### Set problem
Can the data below be set down again exactly, line for line?

### Recorded data
--- Start ---
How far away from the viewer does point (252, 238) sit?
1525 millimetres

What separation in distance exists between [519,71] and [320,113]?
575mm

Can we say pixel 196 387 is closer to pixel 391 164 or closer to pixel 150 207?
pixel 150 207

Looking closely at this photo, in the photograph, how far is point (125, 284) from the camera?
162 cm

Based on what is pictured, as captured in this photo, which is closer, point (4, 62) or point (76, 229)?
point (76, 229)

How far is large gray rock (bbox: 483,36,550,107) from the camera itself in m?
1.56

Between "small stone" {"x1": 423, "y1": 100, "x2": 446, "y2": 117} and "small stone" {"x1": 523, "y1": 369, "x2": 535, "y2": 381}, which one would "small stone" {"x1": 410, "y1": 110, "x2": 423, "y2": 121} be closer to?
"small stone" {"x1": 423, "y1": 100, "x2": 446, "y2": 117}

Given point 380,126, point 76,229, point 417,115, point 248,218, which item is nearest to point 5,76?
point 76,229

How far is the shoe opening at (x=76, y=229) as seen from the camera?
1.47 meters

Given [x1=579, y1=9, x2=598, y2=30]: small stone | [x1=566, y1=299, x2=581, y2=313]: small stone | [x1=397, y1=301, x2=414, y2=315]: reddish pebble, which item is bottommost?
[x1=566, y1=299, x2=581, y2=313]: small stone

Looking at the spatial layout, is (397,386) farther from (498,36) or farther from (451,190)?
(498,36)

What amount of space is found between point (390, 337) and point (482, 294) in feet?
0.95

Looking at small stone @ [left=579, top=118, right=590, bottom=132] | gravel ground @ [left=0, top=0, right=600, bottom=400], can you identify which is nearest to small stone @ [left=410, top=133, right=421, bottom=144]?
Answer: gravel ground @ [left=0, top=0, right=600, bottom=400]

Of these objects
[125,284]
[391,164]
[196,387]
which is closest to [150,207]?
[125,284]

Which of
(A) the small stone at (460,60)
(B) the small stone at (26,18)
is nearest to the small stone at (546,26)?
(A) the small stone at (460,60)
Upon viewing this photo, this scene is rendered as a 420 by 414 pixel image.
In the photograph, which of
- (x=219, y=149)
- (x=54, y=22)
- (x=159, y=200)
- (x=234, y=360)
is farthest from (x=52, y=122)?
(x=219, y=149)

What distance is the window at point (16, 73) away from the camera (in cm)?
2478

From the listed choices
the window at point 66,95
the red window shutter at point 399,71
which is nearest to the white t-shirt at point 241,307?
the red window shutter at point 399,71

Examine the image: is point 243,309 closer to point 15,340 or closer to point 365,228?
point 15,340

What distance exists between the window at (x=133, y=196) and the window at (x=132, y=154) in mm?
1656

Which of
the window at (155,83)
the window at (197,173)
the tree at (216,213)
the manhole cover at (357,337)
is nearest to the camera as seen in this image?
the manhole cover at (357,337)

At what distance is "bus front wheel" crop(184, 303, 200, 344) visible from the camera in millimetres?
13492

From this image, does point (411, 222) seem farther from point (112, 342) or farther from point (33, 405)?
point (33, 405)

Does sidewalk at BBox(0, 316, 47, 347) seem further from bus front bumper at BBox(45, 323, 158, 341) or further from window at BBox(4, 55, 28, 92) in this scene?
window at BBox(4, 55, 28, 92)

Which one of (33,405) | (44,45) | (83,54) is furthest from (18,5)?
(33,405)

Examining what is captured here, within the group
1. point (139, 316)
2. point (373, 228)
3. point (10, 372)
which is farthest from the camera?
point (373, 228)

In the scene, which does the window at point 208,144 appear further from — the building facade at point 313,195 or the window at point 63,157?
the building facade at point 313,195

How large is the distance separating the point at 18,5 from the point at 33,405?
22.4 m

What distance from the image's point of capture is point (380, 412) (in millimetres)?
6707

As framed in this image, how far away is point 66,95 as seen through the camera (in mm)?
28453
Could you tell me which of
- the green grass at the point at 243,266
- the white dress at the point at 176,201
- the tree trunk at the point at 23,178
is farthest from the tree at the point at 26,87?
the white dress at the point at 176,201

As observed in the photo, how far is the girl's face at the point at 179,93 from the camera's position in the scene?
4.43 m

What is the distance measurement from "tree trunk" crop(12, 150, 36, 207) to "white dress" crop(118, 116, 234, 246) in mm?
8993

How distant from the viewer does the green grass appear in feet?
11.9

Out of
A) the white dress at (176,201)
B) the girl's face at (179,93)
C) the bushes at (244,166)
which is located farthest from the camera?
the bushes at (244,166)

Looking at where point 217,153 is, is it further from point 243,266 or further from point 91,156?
--- End ---
### Result for this exercise
How far away from the viewer does point (252, 238) sit?
1525 millimetres

What separation in distance exists between [519,71] and [320,113]?
575mm

Can we say pixel 196 387 is closer to pixel 391 164 or closer to pixel 150 207?
pixel 150 207

Looking closely at this photo, in the photograph, how far is point (125, 284) from the camera?
162 cm

Based on what is pictured, as captured in this photo, which is closer, point (4, 62) or point (76, 229)?
point (76, 229)

How far is large gray rock (bbox: 483,36,550,107) from the camera itself in m?
1.56

Between "small stone" {"x1": 423, "y1": 100, "x2": 446, "y2": 117} and "small stone" {"x1": 523, "y1": 369, "x2": 535, "y2": 381}, which one would "small stone" {"x1": 410, "y1": 110, "x2": 423, "y2": 121} be closer to?
"small stone" {"x1": 423, "y1": 100, "x2": 446, "y2": 117}

Given point 380,126, point 76,229, point 417,115, point 248,218, which item is nearest to point 5,76?
point 76,229

How far is the shoe opening at (x=76, y=229) as seen from the camera?
1.47 meters

Given [x1=579, y1=9, x2=598, y2=30]: small stone | [x1=566, y1=299, x2=581, y2=313]: small stone | [x1=397, y1=301, x2=414, y2=315]: reddish pebble, which item is bottommost?
[x1=566, y1=299, x2=581, y2=313]: small stone

Looking at the spatial layout, is (397,386) farther from (498,36) or farther from (451,190)?
(498,36)

What amount of space is found between point (390, 337) and point (482, 294) in feet?
0.95

Looking at small stone @ [left=579, top=118, right=590, bottom=132] | gravel ground @ [left=0, top=0, right=600, bottom=400], can you identify which is nearest to small stone @ [left=410, top=133, right=421, bottom=144]?
Answer: gravel ground @ [left=0, top=0, right=600, bottom=400]

Of these objects
[125,284]
[391,164]
[196,387]
which is closest to [150,207]?
[125,284]

Which of
(A) the small stone at (460,60)
(B) the small stone at (26,18)
is nearest to the small stone at (546,26)?
(A) the small stone at (460,60)
Upon viewing this photo, this scene is rendered as a 420 by 414 pixel image.
In the photograph, which of
- (x=219, y=149)
- (x=54, y=22)
- (x=159, y=200)
- (x=234, y=360)
is farthest from (x=52, y=122)?
(x=219, y=149)

What distance is the window at point (16, 73) away from the camera (in cm)?
2478

From the listed choices
the window at point 66,95
the red window shutter at point 399,71
which is nearest to the white t-shirt at point 241,307?
the red window shutter at point 399,71

Examine the image: is point 243,309 closer to point 15,340 or closer to point 365,228?
point 15,340

What distance exists between the window at (x=133, y=196) and the window at (x=132, y=154) in mm?
1656

Which of
the window at (155,83)
the window at (197,173)
the tree at (216,213)
the manhole cover at (357,337)
is nearest to the camera as seen in this image?
the manhole cover at (357,337)

At what distance is "bus front wheel" crop(184, 303, 200, 344) visible from the camera in millimetres?
13492

From this image, does point (411, 222) seem farther from point (112, 342) or farther from point (33, 405)?
point (33, 405)

Does sidewalk at BBox(0, 316, 47, 347) seem further from bus front bumper at BBox(45, 323, 158, 341) or further from window at BBox(4, 55, 28, 92) in this scene?
window at BBox(4, 55, 28, 92)

Which one of (33,405) | (44,45) | (83,54) is furthest from (18,5)?
(33,405)

Examining what is captured here, within the group
1. point (139, 316)
2. point (373, 228)
3. point (10, 372)
which is farthest from the camera?
point (373, 228)

In the scene, which does the window at point 208,144 appear further from — the building facade at point 313,195 or the window at point 63,157?
the building facade at point 313,195

How large is the distance separating the point at 18,5 from the point at 33,405?
22.4 m

What distance from the image's point of capture is point (380, 412) (in millimetres)?
6707

As framed in this image, how far away is point 66,95 as seen through the camera (in mm)?
28453
Could you tell me which of
- the green grass at the point at 243,266
- the white dress at the point at 176,201
- the tree trunk at the point at 23,178
is farthest from the tree at the point at 26,87?
the white dress at the point at 176,201

As observed in the photo, how far is the girl's face at the point at 179,93 from the camera's position in the scene?
4.43 m

What is the distance measurement from "tree trunk" crop(12, 150, 36, 207) to "white dress" crop(118, 116, 234, 246) in mm?
8993

How distant from the viewer does the green grass appear in feet?
11.9

Out of
A) the white dress at (176,201)
B) the girl's face at (179,93)
C) the bushes at (244,166)
which is located farthest from the camera?
the bushes at (244,166)

Looking at where point 217,153 is, is it further from point 243,266 or further from point 91,156?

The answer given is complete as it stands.